» **Goal**:
Resume the passage below on lighting opaque objects under the microscope, starting right after its final sentence.

» **Quoted passage**:
* BEGIN *
For the illumination of the surfaces of opaque objects which must be seen by reflected light the means employed will vary with the focal length of the objective employed. For large bright object viewed under a low magnifying power good ordinary daylight is sufficient; but if the surface of the object is dull, reflecting but little light, the aid of a bull’s-eye or large bi-convex lens must be employed in order to give it sufficient brilliance. This aid will always be required by lamplight; and by a proper adjustment of the relative distances of the lamp and the object the rays from the lamp may be made either to spread themselves over a wide area or to converge upon a small spot. The former is the method suitable to large objects viewed under a low magnifying power; the latter to the illumination of small objects which are to be examined under objectives of (say) 1 inch or 2/3 inch focus. Another method which may be conveniently had recourse to when the microscope is pro-vided with a swinging tail-piece is to turn this on its pivot until the concave mirror is brought above the stage, so that rays which it gathers either from natural or artificial sources may be reflected downwards upon the surface of the object.
* END *
» **Items**:
* BEGIN *
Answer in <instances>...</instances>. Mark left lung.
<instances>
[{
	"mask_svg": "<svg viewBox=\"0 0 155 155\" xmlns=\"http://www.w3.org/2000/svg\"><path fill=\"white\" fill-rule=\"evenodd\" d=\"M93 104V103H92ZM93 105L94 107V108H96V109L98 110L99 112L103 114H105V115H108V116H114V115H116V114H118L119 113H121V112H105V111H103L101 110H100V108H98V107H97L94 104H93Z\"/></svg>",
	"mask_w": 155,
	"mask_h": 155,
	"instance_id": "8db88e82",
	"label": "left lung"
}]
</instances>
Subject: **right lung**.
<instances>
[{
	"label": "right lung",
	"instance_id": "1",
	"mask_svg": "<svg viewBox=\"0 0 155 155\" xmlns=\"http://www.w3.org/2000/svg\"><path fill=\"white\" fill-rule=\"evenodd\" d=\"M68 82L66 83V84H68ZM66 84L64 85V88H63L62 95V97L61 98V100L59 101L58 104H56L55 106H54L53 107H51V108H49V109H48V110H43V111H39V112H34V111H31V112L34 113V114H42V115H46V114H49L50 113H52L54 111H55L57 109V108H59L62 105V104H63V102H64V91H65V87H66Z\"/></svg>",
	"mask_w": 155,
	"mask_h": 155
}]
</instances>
* END *
» **Exercise output**:
The illumination of an opaque object to be seen with a higher power than the 2/3 or 1/2 inch objectives was formerly provided for by a concave speculum (termed a Lieberkühn after its inventor), with a perforation in the centre for the passage of the rays to the objective to which it is fitted,—the curvature of the speculum being so adapted to the focus of the objective which carries it that, when the latter is duly adjusted, the rays reflected upwards around the object from the mirror to the speculum shall converge strongly on the object. The various disadvantages of this mode of illumination, however, have caused it to be now generally superseded by other arrangements. For powers between 1 1/2 inch and 4/10 inch, and even for a 1/4 or 1/5 inch of small angle and good working distance, nothing is so convenient as the parabolic speculum or side illuminator (F, fig. 17) invented by the late Richard Beck. This is attached to a spring-clip that slides on the tubes of low-power objectives, so that its distance from the object and the direction of its reflected pencil are readily adjusted; and for use with higher powers it may be either mounted on a separ-ate arm attached to some part of the stand of the microscope, or may be hung in the manner shown in fig. 17 from an "adapter" A interpose between the objective and the body. By rotating the collar B and making use of the joints C, C, the lengthening rod D, and the ball and socket E, any position may be given to the speculum F that may best suit the objective with which it is used.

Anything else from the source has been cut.